» TASK BRIEF: Copy out the lines from the one containing "When comparing (640,314)" through the end of the records, inclusive.

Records
★ ★ ★ ★ ★
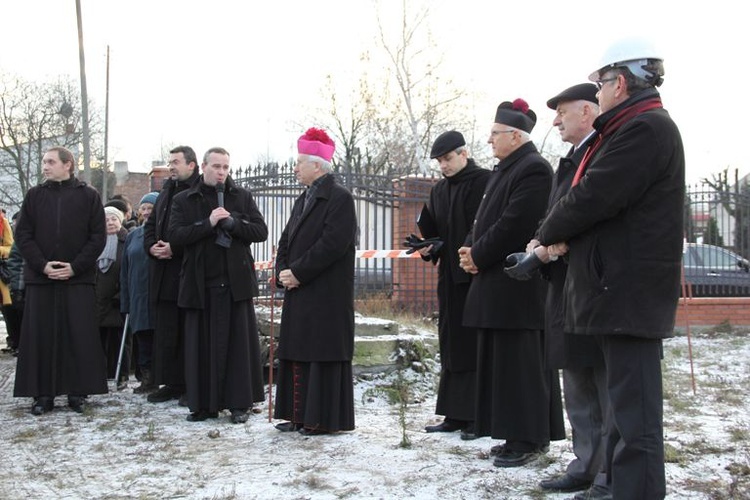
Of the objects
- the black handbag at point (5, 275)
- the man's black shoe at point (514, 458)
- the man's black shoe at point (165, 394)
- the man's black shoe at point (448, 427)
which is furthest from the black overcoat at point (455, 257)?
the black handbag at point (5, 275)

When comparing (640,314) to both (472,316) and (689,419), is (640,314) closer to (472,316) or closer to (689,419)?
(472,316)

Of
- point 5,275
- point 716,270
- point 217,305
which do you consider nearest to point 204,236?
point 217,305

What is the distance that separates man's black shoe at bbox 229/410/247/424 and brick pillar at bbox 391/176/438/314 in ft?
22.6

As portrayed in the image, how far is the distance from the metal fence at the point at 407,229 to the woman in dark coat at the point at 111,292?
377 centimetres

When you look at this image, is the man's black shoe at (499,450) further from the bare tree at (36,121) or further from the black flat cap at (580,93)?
★ ★ ★ ★ ★
» THE OUTPUT:
When comparing (640,314) to both (472,316) and (689,419), is (640,314) closer to (472,316) or closer to (689,419)?
(472,316)

Of
- point 5,275
- point 716,270
- point 217,305
which do you consider nearest to point 204,236?
point 217,305

What is the distance that separates man's black shoe at bbox 229/410/247/424 and brick pillar at bbox 391/176/438/314 in ft?
22.6

As portrayed in the image, how far is the distance from the metal fence at the point at 407,229 to the woman in dark coat at the point at 111,292?
377 centimetres

When you look at this image, is the man's black shoe at (499,450) further from the bare tree at (36,121) or further from the black flat cap at (580,93)?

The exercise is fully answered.